Standard seed varieties or heirloom seeds, as they are often called, are the best for seed saving. These are nonhybrid seeds that have been passed down from generation to generation because they are hardy and genetically stable.

Seeds collected from hybrid plants, however, won’t produce the same plants in the next generation. That’s because they revert back to their crossed parents. With hybrid seeds you have to buy new seeds each year, whereas with heirloom seeds you can save your own seeds year after year.

Annual plants that are easy to reproduce from seed include corn, beans, tomatoes, lettuce, mustard, peanuts, grains, squash, cucumbers and melons, as well as many herbs and flowers.

Perennial plants that can be reproduced from seeds include fruit trees (except for mangos, avocados and citrus, which are best when grafted), native rain-forest trees, ornamental shrubs and vines.

Pollination is another factor, determining how true to seed your plants will be in the next generation. Because of their flower structure, certain plants, especially squashes, melons and corn, are open-pollinated, generally cross-pollinated by bees that travel from one plant to the next. Seeds from these types of plants are not always true strains of the parent and may show considerable variation.

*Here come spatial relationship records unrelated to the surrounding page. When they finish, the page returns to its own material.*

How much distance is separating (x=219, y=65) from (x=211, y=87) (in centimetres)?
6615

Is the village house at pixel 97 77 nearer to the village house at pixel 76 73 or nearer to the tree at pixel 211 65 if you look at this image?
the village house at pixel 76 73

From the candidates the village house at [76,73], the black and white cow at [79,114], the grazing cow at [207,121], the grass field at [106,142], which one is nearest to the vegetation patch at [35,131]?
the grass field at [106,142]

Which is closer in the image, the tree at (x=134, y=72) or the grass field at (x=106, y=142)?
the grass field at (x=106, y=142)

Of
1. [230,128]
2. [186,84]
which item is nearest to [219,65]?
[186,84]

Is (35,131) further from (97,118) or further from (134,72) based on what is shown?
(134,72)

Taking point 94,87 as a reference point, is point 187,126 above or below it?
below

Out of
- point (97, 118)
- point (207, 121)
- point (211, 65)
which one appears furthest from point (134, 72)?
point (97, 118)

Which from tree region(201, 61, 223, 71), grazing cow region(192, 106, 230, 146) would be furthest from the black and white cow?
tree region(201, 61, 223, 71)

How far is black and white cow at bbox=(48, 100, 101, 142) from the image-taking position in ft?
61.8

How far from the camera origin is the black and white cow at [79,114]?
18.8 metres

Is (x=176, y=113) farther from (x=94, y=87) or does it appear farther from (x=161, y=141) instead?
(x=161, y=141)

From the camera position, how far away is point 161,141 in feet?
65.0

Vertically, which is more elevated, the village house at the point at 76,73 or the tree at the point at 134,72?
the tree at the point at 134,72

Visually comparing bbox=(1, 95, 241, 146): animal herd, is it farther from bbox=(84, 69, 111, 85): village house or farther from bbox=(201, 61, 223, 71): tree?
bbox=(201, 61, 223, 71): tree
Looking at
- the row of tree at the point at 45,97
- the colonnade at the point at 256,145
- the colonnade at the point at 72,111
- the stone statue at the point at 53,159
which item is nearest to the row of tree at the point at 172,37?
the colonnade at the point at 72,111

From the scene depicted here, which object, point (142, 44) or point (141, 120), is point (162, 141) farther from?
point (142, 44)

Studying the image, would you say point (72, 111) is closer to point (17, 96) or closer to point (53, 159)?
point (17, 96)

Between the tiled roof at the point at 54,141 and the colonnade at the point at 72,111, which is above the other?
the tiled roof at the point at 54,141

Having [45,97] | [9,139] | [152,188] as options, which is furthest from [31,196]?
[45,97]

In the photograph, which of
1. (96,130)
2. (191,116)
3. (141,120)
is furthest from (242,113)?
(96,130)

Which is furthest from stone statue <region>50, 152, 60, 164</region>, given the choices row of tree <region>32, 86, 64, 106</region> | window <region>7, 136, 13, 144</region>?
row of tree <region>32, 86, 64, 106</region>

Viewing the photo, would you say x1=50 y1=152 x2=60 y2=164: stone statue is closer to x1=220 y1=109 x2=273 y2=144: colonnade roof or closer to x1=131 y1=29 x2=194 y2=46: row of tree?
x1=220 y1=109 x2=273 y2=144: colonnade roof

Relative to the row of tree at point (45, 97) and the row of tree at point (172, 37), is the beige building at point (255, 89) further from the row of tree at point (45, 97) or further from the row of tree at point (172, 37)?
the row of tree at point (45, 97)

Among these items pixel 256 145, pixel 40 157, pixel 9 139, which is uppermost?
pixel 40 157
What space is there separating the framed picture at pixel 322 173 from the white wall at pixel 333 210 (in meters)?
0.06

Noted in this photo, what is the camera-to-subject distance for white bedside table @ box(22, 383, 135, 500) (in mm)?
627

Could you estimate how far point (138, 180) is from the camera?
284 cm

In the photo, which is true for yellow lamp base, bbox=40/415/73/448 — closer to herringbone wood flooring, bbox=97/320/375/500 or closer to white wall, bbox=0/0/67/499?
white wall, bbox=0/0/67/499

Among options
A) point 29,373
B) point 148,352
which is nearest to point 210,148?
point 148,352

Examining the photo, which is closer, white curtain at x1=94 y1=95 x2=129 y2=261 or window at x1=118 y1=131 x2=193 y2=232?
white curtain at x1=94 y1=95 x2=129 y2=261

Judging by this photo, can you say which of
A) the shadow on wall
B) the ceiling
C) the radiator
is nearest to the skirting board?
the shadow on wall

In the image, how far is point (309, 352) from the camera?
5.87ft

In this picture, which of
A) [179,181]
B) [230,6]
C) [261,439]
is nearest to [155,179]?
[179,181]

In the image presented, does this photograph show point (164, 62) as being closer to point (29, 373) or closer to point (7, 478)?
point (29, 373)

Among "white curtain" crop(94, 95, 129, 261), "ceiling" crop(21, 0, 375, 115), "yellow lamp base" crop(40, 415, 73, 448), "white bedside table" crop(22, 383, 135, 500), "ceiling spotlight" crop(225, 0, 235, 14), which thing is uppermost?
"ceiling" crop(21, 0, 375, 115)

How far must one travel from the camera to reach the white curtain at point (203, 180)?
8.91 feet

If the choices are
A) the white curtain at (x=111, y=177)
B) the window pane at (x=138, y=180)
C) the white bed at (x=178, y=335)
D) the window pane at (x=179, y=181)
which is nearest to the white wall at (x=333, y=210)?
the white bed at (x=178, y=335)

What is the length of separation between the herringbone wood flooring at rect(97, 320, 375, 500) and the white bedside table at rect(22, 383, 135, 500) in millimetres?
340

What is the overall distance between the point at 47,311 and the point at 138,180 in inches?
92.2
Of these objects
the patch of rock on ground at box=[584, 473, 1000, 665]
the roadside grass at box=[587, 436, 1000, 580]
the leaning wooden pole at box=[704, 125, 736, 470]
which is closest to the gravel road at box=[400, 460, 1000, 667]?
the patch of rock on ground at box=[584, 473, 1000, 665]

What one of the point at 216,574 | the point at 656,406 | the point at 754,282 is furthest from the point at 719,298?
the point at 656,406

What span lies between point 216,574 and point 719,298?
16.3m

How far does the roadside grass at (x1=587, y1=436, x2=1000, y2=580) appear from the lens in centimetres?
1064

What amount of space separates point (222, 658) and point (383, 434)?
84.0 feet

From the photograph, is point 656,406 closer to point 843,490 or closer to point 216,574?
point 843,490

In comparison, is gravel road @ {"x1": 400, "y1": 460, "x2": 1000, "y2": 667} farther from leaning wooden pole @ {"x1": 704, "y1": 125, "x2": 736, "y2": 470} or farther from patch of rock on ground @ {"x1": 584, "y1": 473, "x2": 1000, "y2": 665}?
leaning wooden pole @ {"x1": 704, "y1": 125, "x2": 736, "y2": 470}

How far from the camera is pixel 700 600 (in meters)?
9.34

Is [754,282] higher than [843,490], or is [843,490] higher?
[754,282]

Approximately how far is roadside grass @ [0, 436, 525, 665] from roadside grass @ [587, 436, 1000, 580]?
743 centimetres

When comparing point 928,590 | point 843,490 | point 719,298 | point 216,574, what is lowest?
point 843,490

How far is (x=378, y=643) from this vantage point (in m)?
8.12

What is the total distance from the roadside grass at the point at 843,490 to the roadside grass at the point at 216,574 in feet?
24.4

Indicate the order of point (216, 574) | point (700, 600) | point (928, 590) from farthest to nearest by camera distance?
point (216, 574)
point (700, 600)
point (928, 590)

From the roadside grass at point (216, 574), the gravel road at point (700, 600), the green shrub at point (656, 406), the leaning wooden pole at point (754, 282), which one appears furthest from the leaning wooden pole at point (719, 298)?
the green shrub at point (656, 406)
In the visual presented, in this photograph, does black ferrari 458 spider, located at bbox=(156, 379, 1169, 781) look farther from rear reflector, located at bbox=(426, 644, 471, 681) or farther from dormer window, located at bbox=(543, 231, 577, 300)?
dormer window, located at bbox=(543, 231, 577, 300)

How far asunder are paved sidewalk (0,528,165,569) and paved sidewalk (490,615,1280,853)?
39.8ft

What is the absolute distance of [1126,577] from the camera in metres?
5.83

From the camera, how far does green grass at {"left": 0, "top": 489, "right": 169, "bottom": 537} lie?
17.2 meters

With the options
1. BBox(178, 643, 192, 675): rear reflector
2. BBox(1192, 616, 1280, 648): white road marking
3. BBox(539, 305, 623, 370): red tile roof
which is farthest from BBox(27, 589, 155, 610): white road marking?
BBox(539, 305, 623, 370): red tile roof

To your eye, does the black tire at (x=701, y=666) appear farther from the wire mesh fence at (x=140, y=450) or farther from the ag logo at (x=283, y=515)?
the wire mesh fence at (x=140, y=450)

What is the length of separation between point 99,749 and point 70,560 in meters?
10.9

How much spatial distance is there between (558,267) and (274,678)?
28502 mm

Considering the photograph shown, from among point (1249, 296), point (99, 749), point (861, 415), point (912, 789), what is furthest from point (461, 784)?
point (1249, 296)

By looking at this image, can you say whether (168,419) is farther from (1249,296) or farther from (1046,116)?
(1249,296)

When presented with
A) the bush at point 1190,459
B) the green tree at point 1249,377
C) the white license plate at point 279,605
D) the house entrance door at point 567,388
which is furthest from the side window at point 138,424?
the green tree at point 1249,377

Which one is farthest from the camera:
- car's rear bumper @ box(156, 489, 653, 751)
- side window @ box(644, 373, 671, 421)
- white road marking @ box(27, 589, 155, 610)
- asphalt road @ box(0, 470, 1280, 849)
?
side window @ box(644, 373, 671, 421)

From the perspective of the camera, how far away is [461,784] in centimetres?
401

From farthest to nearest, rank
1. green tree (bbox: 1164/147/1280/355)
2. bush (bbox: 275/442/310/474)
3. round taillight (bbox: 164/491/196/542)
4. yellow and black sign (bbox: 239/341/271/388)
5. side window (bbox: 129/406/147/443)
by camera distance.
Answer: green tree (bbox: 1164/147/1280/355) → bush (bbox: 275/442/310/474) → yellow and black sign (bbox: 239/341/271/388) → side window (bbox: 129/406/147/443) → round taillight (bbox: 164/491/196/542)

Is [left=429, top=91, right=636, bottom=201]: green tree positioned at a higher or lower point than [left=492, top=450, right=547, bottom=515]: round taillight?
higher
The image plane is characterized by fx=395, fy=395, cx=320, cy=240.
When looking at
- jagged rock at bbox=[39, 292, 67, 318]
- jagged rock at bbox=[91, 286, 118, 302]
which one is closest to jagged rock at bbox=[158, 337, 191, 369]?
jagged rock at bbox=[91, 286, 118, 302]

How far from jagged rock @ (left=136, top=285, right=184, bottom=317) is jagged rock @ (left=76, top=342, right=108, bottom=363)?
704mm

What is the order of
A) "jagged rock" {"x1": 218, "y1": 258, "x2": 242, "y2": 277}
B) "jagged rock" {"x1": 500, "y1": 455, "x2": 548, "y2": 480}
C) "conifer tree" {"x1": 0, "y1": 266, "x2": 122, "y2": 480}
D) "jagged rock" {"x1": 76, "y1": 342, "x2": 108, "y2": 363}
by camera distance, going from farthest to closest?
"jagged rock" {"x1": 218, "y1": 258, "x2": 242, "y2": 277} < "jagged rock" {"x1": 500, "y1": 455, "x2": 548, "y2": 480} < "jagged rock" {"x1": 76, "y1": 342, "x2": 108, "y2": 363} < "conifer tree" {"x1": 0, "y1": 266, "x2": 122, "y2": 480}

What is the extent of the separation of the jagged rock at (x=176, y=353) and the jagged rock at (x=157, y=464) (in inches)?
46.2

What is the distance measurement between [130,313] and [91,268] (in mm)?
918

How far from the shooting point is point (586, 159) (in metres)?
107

If you’re trying to maintain specific traits of open-pollinated plants, grow only one variety at a time to get a pure strain. Plants with self-pollinating flowers, however,maintain their particular traits in the next generation. Lettuces, tomatoes, beans and peanuts are good examples.

Biennial plants, such as carrots, beets, cabbage and onions, require freezing temperatures to stimulate their biological clocks to trigger seed production. Because of this phenomenon, these types of plants are difficult to reproduce by seed in the tropics.

When you collect seeds, keep the following points in mind. Select one or two of the best plants early in their development for the purpose of collecting seeds. It’s often useful to mark these plants with a stake, so they are not harvested or disturbed during their growth. Fertilize and water them well, just like the other plants.

Collect seed capsules when they are mature and dry. Separate and clean the seeds well, and then dry them for several days at a temperature no more than 50 degrees Celsius. Store your seeds in airtight containers, preferably in the refrigerator. Corn and other grain seeds can be frozen in airtight containers for 48 hours to eliminate insect eggs and larva.

I hope you’ll try your hand at seed saving. You’ll find December in Costa Rica an ideal time to start a garden – and a chance to go full circle with nature.